Face au réchauffement climatique, hêtre ou ne pas hêtre en forêt de Soignes?

09/12/2015

Des pans entiers de la hêtraie cathédrale se rapprochent dangereusement d’un âge critique et devront bientôt être renouvelés. Face au réchauffement climatique, est-il encore pertinent de cultiver le hêtre en futaies pures ? Les résultats d’une étude, qui viennent d’être publiés, amènent de nouvelles réflexions sur la gestion de la hêtraie en forêt de Soignes.

 

 

 

Peuplements existants : vers une gestion plus dynamique

Les peuplements actuels de hêtres sont de plus en plus sensibles au climat : en moyenne, leur croissance a tendance à diminuer lors d’épisodes climatiques stressants. Ceux-ci retrouvent cependant un bon niveau de croissance une fois ces épisodes passés.
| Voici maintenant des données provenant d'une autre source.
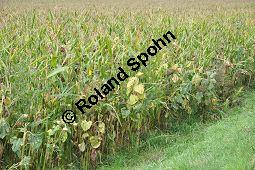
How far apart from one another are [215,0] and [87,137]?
12.4 m

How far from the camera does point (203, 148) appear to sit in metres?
3.44

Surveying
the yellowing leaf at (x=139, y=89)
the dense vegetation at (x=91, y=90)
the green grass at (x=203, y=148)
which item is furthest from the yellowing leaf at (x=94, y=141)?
the yellowing leaf at (x=139, y=89)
Ils ne semblent donc pas particu­lièrement menacés dans l’immédiat.

Pour offrir à ces arbres les meil­leures conditions de croissance possible pour qu’ils surmontent au mieux les périodes de stress à venir, l’étude préconise cependant une sylviculture dynamique, faite d’éclaircies fortes et fréquentes.
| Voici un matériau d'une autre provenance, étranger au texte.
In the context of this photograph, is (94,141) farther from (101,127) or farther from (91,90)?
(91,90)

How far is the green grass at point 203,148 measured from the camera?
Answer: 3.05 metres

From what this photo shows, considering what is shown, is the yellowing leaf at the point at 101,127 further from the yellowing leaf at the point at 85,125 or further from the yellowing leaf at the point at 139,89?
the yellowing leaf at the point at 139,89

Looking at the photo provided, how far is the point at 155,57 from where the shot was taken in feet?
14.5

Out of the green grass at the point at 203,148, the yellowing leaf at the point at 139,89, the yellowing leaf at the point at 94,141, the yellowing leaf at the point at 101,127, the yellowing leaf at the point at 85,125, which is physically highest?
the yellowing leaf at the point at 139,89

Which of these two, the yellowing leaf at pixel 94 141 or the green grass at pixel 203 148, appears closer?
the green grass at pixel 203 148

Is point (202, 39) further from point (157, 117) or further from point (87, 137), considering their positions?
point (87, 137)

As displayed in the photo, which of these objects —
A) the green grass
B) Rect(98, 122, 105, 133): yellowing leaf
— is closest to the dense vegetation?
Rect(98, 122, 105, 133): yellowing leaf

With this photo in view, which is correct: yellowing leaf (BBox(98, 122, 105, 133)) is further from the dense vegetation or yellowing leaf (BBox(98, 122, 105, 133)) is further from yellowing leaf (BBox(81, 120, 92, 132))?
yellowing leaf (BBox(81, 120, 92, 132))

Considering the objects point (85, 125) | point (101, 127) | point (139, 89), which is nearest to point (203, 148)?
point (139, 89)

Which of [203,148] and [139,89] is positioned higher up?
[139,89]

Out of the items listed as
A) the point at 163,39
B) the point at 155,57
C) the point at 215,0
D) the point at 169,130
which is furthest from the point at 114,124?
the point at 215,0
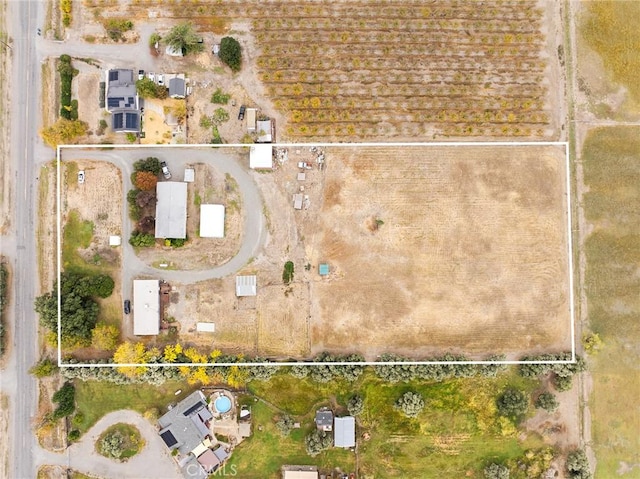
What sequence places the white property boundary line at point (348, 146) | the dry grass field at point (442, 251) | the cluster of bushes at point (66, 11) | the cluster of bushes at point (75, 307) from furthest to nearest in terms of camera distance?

  • Limiter la concurrence entre les arbres, permet à chacun de disposer de plus grandes ressources en eau, nutriments et lumière pour se développer et mieux résister aux stress de tout genre.
  • Dynamiser la croissance individuelle des arbres, mène à une exploitation plus hâtive d’arbres moins hauts (durée de vie plus courte), et limite ainsi la durée de leur exposition aux risques en général, et en particulier au risque de chute et de déracinement lors des tempêtes.
  • Favoriser les arbres les plus vigoureux ne présen­tant pas de défoliation (perte du feuillage) et possédant probablement des prédispositions génétiques à mieux surmonter les stress, permettrait l’émergence d’une descendance d’arbres plus adaptée aux modifications climatiques annoncées.

Régénération des vieilles hêtraies : en hêtre ou pas ?
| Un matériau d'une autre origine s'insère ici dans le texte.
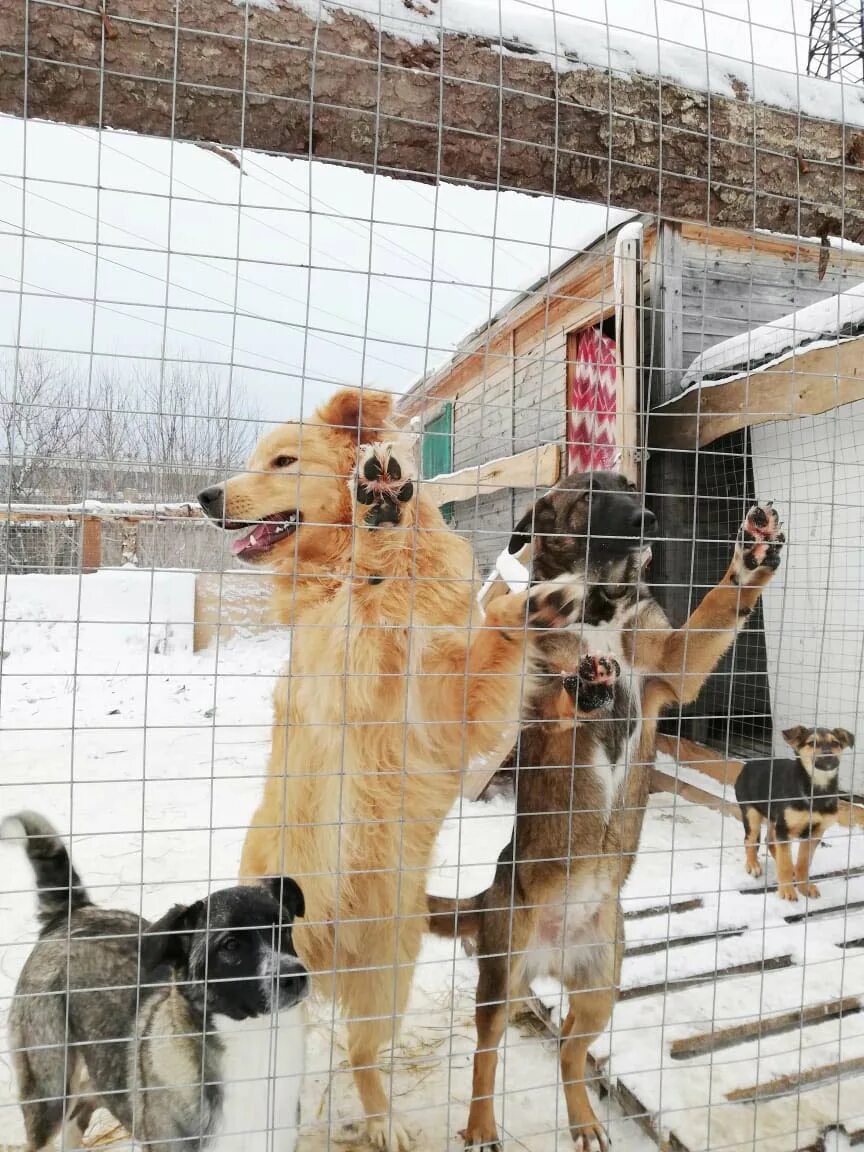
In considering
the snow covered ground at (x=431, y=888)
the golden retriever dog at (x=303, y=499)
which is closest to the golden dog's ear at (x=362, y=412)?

Il faut une centaine d’années au hêtre pour devenir adulte ! Et environ 130 ans pour reconstituer une hêtraie cathédrale du type de celles qui existent actuellement dans la forêt de Soignes et en font sa réputation.

Les choix faits aujourd’hui doivent donc tenir compte des prévisions d’évolution du climat à cette échéance ; on connaîtra ainsi plus d’épisodes intenses de sécheresse et de canicule dès la fin du 21ème siècle, des tempêtes plus fréquentes et plus fortes… Le climat deviendra probablement incompatible avec le bon développement du hêtre, surtout s’il est cultivé en « hêtraie cathédrale ».

Les nouvelles plantations doivent donc s’envisager avec des espèces d’arbres plus tolérantes aux conditions climatiques à venir : le chêne sessile et le tilleul à petites feuilles pourraient soit remplacer le hêtre soit lui être mélangé.

Le mélange des espèces est en effet une des recommandations principales de l’adaptation des forêts face au changement climatique : il permet de diluer les risques (chaque espèce réagissant différemment face aux changements extérieurs) mais aussi de profiter des interactions bénéfiques entre essences pour l’accès aux res­sources. Une forêt mélangée est aussi une forêt qui favorise la biodiversité, et qui est plus saine.

Le hêtre serait limité aux zones de la forêt qui lui conviennent le mieux, comme les vallons (plus humides) ou les versants frais.

La hêtraie cathédrale, un patrimoine à maintenir ?

La hêtraie cathédrale est emblématique de la forêt de Soignes. Mais face aux risques qu’elle court avec le réchauffement climatique, faut-il absolument vouloir la maintenir telle quelle ?

S’il est sans doute envisageable de le faire sur des surfaces limitées et dans les zones les plus adéquates, le caractère majestueux de la hêtraie cathédrale peut aussi être obtenu avec d’autres essences, mieux adaptées au climat futur.

Le passé nous a offert un patrimoine exceptionnel, mais aujourd’hui il faut innover et faire des choix de gestion pour le futur d’une forêt à laquelle tiennent tous les Bruxellois.